Exercise description: Reproduce all of the data below without alteration; exclude every picture.

Source data:
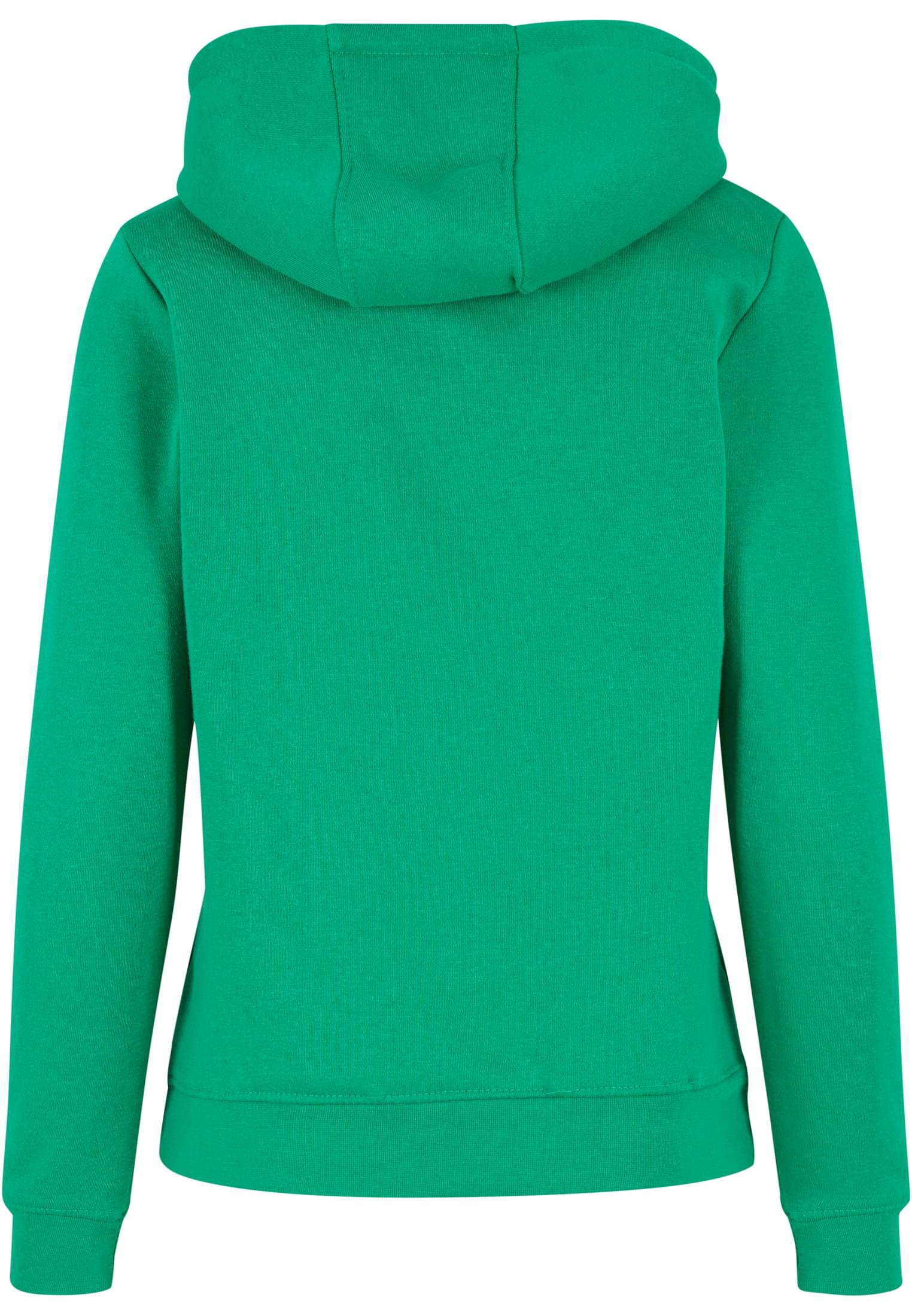 Ladies Basic Hoody grassgreen | grassgreen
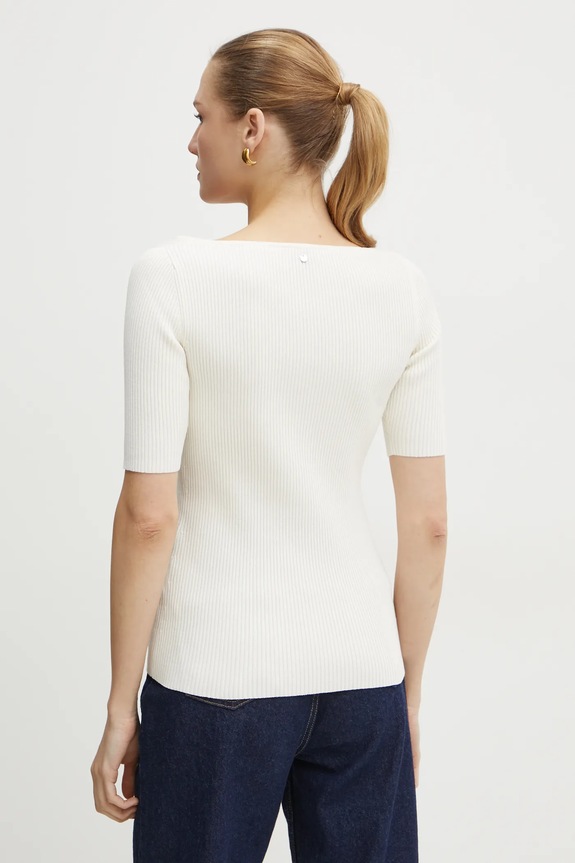 Ruházat Boss Orange pulóver 50534829 bézs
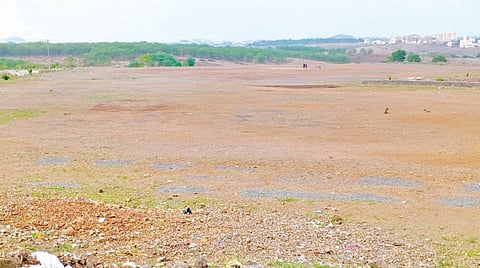 Gairan land News : गायरान जमीन वाचविण्यासाठी उद्या देहूगाव बंद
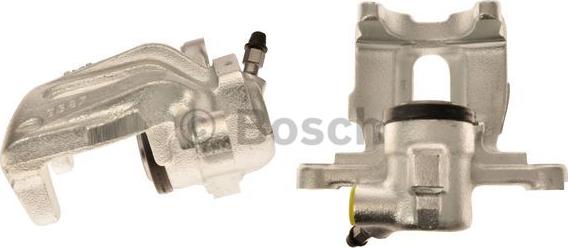 BOSCH 0 986 134 029 - Pinza freno autozon.pro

Exercise result:
 Ladies Basic Hoody grassgreen | grassgreen
 Ruházat Boss Orange pulóver 50534829 bézs
 Gairan land News : गायरान जमीन वाचविण्यासाठी उद्या देहूगाव बंद
 BOSCH 0 986 134 029 - Pinza freno autozon.pro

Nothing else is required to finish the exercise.